Regex to grab full firstname and first letter of last name

Question

I have a list of users grabbed by the Etc Ruby library:

Thomas_J_Perkins

Jennifer_Scanner

Amanda_K_Loso

Aaron_Cole

Mark_L_Lamb

What I need to do is grab the full first name, skip the middle name (if given), and grab the first character of the last name. The output should look like this:

Thomas P

Jennifer S

Amanda L

Aaron C

Mark L

I'm not sure how to do this, I've tried grabbing all of the characters: /\w+/ but that will grab everything.

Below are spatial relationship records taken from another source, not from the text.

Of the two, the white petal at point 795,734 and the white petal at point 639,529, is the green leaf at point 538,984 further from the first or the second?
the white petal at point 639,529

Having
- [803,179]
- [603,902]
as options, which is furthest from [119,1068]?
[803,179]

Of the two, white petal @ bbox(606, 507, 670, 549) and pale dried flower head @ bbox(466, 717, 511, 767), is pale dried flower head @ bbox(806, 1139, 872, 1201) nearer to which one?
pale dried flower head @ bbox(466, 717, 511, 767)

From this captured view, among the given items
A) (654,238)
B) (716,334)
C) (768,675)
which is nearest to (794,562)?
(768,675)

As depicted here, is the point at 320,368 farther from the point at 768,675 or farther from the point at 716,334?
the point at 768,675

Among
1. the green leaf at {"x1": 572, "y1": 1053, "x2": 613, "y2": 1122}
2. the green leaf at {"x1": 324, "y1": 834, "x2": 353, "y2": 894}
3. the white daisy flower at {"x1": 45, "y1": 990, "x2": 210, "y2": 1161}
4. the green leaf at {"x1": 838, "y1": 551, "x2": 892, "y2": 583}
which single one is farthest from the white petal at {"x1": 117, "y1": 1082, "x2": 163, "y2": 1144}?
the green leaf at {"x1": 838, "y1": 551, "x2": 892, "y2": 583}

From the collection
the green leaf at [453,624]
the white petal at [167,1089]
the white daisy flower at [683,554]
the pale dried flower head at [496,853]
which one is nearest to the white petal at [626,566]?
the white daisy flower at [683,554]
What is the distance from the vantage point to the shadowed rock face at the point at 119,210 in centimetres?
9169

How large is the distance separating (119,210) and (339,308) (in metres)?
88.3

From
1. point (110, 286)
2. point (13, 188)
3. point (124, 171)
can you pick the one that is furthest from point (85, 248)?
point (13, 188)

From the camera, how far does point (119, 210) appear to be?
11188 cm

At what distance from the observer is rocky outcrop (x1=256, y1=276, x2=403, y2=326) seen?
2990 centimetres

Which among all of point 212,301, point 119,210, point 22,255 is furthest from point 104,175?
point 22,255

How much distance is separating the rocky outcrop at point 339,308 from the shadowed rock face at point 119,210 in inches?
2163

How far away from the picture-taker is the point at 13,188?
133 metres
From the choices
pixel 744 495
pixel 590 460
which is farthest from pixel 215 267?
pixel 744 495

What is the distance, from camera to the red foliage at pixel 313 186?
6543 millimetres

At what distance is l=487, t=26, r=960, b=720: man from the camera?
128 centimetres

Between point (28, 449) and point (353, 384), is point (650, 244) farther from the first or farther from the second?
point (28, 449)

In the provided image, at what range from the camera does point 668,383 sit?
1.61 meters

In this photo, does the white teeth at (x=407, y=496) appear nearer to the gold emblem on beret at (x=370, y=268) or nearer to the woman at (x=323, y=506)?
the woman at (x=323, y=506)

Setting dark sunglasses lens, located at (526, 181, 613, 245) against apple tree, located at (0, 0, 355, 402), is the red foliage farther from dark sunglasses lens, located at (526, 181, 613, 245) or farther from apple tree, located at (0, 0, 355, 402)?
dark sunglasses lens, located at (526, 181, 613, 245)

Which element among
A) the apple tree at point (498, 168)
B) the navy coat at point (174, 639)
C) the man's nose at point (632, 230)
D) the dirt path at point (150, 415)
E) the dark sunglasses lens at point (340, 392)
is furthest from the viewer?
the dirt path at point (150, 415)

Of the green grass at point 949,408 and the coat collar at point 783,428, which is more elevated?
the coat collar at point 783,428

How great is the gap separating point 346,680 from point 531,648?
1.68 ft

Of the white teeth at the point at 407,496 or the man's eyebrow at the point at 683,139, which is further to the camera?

Define "first name" and "last name". In what culture? Don't assume that a first name occurs first; You can inadvertently insult a customer by not processing their name correctly. Read "[ask]" including the links, and "[mcve]". We expect to see evidence of your effort. As is it looks like you haven't tried and want us to write the code for you, which is off-topic, or to write a tutorial for you, which again is off-topic. — the Tin Man, May 09 '16 at 16:09

score 6 · Answer 1 · answered May 09 '16 at 15:51

6

I think its simpler without regex:

array = "Thomas_J_Perkins".split("_") # split at _
array.first + " " + array.last[0] # .first prints first name .last[0] prints first char of last name
#=> "Thomas P"

answered May 09 '16 at 15:51

shivam

16,048
3
56
71

score 6 · Accepted Answer · answered May 09 '16 at 15:51

6

You don't always need regular expressions.

Some people, when confronted with a problem, think "I know, I'll use regular expressions." Now they have two problems. Jamie Zawinski

You can do it with some simple Ruby code

string = "Mark_L_Lamb"
string.split('_').first + ' ' + string.split('_').last[0]
=> "Mark L"

answered May 09 '16 at 15:51

SteveTurczyn

36,057
6
41
53

Was just typing the same. – AM Douglas May 09 '16 at 15:53
Good answer, but calling `string.split("_")` twice is needless. – Jordan Running May 09 '16 at 16:00
@amdouglas Would that still work even if there's no middle initial? – JasonBorne May 09 '16 at 16:05
1

@JasonBorne yes, it takes the full first word and the first letter of the last word. It doesn't care if you have two or three words. – SteveTurczyn May 09 '16 at 16:10

Wiktor Stribiżew · Answer 3 · 2016-05-09T15:56:12.883

You can use

^([^\W_]+)(?:_[^\W_]+)*_([^\W_])[^\W_]*$

And replace with \1_\2. See the regex demo

The [^\W_] matches a letter or a digit. If you want to only match letters, replace [^\W_] with \p{L}.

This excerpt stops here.